By Maj. Jennifer Johnson, Joint Task Force-East Public Affairs OfficeJuly 24, 2008
MIHAIL KOGALNICEANU AIR BASE, Romania -- A team of U.S. Airmen and Soldiers spent a day at Joint Task Force-East here training Romanian troops in airborne operations skills July 15.
Airmen from the 786th Security Forces Squadron and Soldiers from their partner unit, the 5th Quartermaster Company, trained troops of the Romanian Special Operations Battalion as part of Carpathian Summer 2008, an annual air force training rotation.
"We are parachute riggers. We came here as a jumpmaster team to help the Air Force conduct airborne operations between U.S. and Romanian paratroopers," said Sgt. Malkeld Quartes, a 5th Quartermaster Company jumpmaster from Kaiserslautern, Germany.
Every year U.S. Air Forces in Europe selects a different location to conduct its training rotation, and this year USAFE chose to train at JTF-E. In contrast to last year's "proof of principle" rotation, which tested the feasability of operations at JTF-E, the task force can now accommodate a variety of unit training.

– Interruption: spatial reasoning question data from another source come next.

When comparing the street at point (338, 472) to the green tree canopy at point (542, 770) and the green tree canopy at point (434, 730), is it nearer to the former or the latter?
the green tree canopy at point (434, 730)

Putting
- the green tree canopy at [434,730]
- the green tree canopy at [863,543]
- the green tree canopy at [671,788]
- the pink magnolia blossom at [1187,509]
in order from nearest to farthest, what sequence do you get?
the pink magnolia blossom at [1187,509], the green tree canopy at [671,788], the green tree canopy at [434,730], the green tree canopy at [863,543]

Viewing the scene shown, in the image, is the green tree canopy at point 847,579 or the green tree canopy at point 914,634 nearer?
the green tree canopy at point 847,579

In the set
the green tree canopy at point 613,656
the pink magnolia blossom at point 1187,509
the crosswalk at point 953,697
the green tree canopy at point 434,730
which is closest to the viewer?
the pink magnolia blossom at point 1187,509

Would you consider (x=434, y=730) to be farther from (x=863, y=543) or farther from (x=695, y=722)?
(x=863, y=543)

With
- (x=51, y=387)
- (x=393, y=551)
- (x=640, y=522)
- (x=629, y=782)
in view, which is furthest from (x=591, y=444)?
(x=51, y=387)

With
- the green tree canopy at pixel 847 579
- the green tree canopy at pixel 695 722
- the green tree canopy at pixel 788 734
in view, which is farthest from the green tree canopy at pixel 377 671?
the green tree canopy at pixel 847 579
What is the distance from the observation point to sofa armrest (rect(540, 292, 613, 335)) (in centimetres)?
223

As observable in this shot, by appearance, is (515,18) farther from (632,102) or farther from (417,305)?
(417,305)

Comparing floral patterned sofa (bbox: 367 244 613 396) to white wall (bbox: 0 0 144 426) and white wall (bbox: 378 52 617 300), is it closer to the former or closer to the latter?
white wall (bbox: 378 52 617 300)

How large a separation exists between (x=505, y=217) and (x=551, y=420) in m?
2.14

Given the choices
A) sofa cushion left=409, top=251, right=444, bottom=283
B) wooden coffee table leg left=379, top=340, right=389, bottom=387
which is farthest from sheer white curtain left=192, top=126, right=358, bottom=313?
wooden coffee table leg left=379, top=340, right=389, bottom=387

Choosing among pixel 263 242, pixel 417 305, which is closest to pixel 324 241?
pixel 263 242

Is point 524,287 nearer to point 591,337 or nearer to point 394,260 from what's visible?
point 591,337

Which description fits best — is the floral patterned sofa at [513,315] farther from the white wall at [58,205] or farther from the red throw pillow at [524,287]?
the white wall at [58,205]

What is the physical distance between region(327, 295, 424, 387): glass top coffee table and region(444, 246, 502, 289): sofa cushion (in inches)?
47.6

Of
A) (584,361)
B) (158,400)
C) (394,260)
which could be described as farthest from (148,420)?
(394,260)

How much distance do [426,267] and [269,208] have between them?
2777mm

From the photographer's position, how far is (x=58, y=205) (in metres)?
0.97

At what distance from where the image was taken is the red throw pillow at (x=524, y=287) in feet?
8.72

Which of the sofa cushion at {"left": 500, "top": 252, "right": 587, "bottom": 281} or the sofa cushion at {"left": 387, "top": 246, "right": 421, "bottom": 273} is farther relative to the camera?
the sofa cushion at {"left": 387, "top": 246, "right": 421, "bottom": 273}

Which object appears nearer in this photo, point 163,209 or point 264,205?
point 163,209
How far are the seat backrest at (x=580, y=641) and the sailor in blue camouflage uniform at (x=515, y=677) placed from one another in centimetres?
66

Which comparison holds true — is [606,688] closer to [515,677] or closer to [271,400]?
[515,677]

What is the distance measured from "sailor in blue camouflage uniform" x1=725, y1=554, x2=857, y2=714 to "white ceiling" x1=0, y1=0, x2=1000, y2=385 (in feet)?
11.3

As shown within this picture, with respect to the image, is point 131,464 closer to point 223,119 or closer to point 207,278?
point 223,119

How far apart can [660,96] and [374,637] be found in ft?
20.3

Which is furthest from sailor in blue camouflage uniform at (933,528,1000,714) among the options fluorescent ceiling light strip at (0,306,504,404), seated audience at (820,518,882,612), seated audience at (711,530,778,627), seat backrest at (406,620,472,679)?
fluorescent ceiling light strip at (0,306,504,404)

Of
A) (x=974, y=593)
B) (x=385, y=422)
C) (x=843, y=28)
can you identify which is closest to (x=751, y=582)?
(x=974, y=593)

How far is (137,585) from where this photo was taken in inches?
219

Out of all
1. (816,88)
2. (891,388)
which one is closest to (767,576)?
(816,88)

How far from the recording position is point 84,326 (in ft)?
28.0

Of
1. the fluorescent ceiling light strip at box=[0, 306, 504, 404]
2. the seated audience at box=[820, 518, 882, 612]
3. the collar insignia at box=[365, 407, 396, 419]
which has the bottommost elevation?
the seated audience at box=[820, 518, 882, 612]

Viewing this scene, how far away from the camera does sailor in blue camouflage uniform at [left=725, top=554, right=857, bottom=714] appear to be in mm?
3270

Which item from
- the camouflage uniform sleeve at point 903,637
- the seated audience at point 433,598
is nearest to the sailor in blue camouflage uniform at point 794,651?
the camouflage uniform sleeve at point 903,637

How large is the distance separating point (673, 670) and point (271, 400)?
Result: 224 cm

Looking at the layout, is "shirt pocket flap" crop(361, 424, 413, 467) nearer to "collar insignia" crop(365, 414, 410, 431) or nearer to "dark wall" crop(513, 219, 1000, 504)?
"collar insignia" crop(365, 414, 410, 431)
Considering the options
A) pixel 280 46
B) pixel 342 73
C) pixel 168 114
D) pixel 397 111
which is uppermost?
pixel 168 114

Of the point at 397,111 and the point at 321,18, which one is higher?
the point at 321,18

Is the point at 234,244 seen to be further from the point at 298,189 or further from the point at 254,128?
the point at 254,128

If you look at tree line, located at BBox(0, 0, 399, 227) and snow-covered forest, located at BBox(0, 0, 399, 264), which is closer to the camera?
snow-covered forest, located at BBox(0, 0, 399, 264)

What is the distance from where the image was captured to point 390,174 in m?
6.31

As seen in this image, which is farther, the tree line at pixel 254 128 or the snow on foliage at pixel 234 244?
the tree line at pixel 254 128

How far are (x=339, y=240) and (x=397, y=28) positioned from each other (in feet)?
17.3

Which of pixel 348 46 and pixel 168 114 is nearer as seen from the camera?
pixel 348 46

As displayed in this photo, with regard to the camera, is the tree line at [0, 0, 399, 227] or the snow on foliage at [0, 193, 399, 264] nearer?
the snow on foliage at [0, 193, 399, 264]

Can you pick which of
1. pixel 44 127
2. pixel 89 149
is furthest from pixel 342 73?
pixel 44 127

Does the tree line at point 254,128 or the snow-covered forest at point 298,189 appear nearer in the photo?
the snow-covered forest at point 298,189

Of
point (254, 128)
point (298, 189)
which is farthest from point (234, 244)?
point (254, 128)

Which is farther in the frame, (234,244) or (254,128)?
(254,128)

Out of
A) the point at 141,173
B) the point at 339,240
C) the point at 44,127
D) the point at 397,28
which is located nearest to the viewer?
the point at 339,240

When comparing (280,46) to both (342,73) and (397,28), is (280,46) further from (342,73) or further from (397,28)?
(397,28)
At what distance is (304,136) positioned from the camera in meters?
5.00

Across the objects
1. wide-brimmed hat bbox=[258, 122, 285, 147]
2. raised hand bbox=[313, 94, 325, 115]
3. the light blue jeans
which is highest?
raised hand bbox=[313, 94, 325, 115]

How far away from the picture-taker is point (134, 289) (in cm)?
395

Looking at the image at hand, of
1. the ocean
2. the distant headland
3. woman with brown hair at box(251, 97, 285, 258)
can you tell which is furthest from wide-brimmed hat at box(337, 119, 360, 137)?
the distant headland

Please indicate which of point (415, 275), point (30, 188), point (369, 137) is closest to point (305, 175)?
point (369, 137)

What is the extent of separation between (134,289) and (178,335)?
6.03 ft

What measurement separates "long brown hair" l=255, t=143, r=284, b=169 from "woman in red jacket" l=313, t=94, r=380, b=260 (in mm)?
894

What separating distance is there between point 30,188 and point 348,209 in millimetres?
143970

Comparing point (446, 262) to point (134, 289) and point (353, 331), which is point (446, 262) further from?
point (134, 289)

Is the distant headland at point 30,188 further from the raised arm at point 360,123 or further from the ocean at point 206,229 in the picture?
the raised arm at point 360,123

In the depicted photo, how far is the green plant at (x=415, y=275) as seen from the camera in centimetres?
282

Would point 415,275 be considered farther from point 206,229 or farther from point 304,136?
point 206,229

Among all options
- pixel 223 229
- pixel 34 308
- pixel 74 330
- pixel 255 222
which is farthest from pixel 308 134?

Under the tutelage of Tech. Sgt. Mark Hawsey and Senior Master Sgt. John Storms, U.S. personnel demonstrated the steps necessary to prepare for a jump for the Romanian students, who then practiced those steps themselves.
"It is a good experience from both sides to work hand in hand to see our counterparts do the same thing we do," said the 5th QM's Sgt. Todd Harrell.
Following pre-jump training, the troops were taken to a C-130 aircraft to practice static line control, activation of reserve parachutes, red light, jump refusal, and exiting procedures, commonly referred to as SARJE by airborne personnel.
"Basically, (the training is) performance-oriented. We actually talk them through the actions in the aircraft," said Sgt. 1st Class Elijah Acklin, a primary jumpmaster for the 5th.
JTF-E leaders said this type of training is important to strengthen the ties that bind the U.S. military with its foreign partners to enable both to conduct seamless operations in the future.
Col. Adrian Ciolponea, the Romanian Special Operations Battalion commander, said training with the Americans at JTF-E allows Soldiers to practice their skills in a partnership environment that offers less stress and risk than real-world situations.
"We enhance the friendships with other forces and other airborne units," Ciolponea said. We get used to (each other's) procedures."
While the training has strategic importance, Romanian paratrooper Lt. Roland Tirdea summed up best what it means to the troops.
"It's good for tactical training. And it's fun."